Pour marquer le début du Ramadan, je propose quelques réflexions sur la nourriture halal. Car le 5 juin dernier, j’étais à Québec pour rencontrer le député André Simard, porte-parole de l’opposition officielle en matière d’agriculture et d’alimentation à l’Assemblée Nationale du Québec. Dans le cadre du débat sur la vente de viande halal au Québec, il voulait entendre mon avis sur “l’abattage rituel”. Voici les réflexions que je lui ai transmise (conçues avec l’aide de Sharam Nahidi):
- Se nourrir étant un besoin essentiel, tout ce qui touche à l’alimentation revêt un aspect particulièrement fondamental.
- Dans une perspective large, les spiritualités (religions, éthiques, philosophies ou croyances) ont un impact sur les habitudes alimentaires: du Carême à la soupe qui fait grandir, en passant par le goût du terroir. D’où la devise du GRAS: « on mange (aussi) comme on croit ».

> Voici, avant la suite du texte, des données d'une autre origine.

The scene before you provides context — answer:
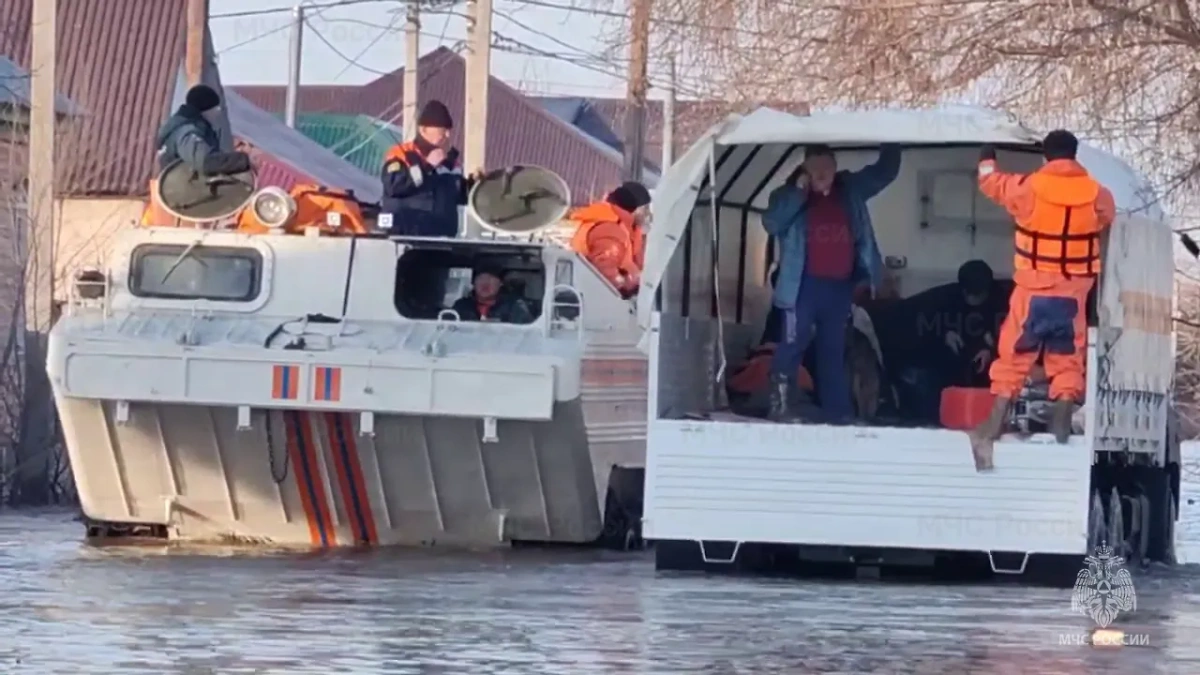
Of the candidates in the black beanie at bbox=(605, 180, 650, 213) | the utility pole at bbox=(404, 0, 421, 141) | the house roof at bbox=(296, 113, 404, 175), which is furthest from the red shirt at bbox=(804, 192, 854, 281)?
the house roof at bbox=(296, 113, 404, 175)

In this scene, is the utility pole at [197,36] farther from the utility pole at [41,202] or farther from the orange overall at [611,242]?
the orange overall at [611,242]

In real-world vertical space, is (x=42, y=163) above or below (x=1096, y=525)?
above

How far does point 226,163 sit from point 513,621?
5.25m

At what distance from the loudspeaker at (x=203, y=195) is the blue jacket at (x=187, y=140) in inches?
3.5

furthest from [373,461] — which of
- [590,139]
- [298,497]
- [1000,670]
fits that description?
[590,139]

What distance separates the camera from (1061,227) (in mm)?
13586

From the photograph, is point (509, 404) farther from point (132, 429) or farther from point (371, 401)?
point (132, 429)

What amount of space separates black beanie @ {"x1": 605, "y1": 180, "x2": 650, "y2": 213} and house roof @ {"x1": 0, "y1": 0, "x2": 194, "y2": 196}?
21.0 m

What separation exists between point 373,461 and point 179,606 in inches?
144

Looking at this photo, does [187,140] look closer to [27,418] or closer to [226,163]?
[226,163]

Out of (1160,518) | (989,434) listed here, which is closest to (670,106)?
(1160,518)

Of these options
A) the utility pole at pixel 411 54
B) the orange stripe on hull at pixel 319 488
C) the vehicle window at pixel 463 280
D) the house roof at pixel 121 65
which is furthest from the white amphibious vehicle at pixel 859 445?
the house roof at pixel 121 65

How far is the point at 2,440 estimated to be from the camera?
2062 cm

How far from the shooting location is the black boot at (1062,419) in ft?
44.4
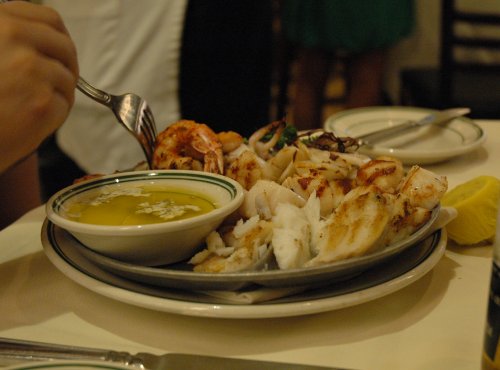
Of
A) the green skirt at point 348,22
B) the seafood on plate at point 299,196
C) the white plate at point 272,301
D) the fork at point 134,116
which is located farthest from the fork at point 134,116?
the green skirt at point 348,22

- Parce que l’on à tendance à croire que l’on est ce que l’on mange (ou que l’on n’est pas ce que l’on ne mange pas), la nourriture sert aussi de marqueur identitaire: un juif se sent juif parce qu’il mange cacher; un végétarien se croit plus pacifique parce qu’il ne tue pas d’animal; et c’est en mangeant de la poutine que l’on pense devenir québécois).
- Lorsqu’une religion fixe des règles alimentaires, elle le fait de manière arbitraire pour que les croyant-e-s y obéissent par seul motif de foi.
- Ce qui n’empêche pas d’y retrouver des justifications d’hygiène (le cheval élimine son urée par les muscles, le porc peut transmettre la parasitose nerveuse), économiques (une vache vivante rapporte plus qu’une vache morte), sociales (interdire le porc, c’est favoriser les nomades qui ne peuvent pas en élever au détriment des sédentaires), etc.
- Et ce qui ne dispense pas les théologiens et les responsables religieux de rendre compte rationnellement des règles alimentaires qu’ils promeuvent, par exemple de leurs impacts sur la santé des croyant-e-s, sur le bien-être des animaux ou sur la vie en société.
- Quant à l’islam, il répartit les aliments entre haram (illicite) et halal (licite). Sont notamment haram: l’alcool, le porc, tout animal carnivore, tout oiseau sans pattes fourchues, tout poisson sans écailles, et tout animal qui n’a pas été abattu selon le rituel.
- Mais la hiérarchisation est plus fine, elle comprend les catégories suivantes de nourritures: interdites, à éviter, neutres, recommandées, obligatoires. Par exemple, la viande crue esthalal, mais elle est à éviter; le lait est neutre; les dates sont recommandées (elles sont mentionnées dans le Coran et ont été consommées par le Prophète).
- Les rites d’abattage remplissent une double fonction: ils permettent de remercier Dieu de nous donner à manger et de s’excuser auprès de l’animal de devoir le tuer pour le manger.
- En islam, l’abattage rituel halal implique six conditions :
- L’abatteur doit être un « homme du livre », c’est-à-dire, un musulman, un juif ou un chrétien.
- Il ne faut pas que soit invoqué sur l’animal un autre nom que celui d’Allah.
- L’animal doit être tourné la tête vers la Mecque.
- Il doit être égorgé vivant (il semble qu’un étourdissement soit possible, s’il n’entraîne pas la mort).
- L’abatteur doit trancher d’un seul coup les deux canaux qui transportent l’air et le sang.
- L’animal doit être saigné complètement.
- Pour décider d’interdire ou d’autoriser cet abattage rituel, il convient de répondre à deux questions:
- Une question de santé: Dans quelle mesure augmente-t-il (ou diminue-t-il) les risques sanitaires pour le/la consommateur/trice?
- Une question éthique: Dans quelle mesure augmente-t-il (ou diminue-t-il) la cruauté inhérente à la mise à mort d’un animal? Questions liées : les musulmans du Québec, dans leur diversité, peuvent-ils accepter l’utilisation d’un moyen visant à diminuer la souffrance de l’animal? Si oui, lequel?
- Dans le cas où cet abattage rituel serait autorisé, le/ la consommateur/trice devrait être informé de la manière dont l’animal duquel provient sa viande a été abattu (question de traçabilité).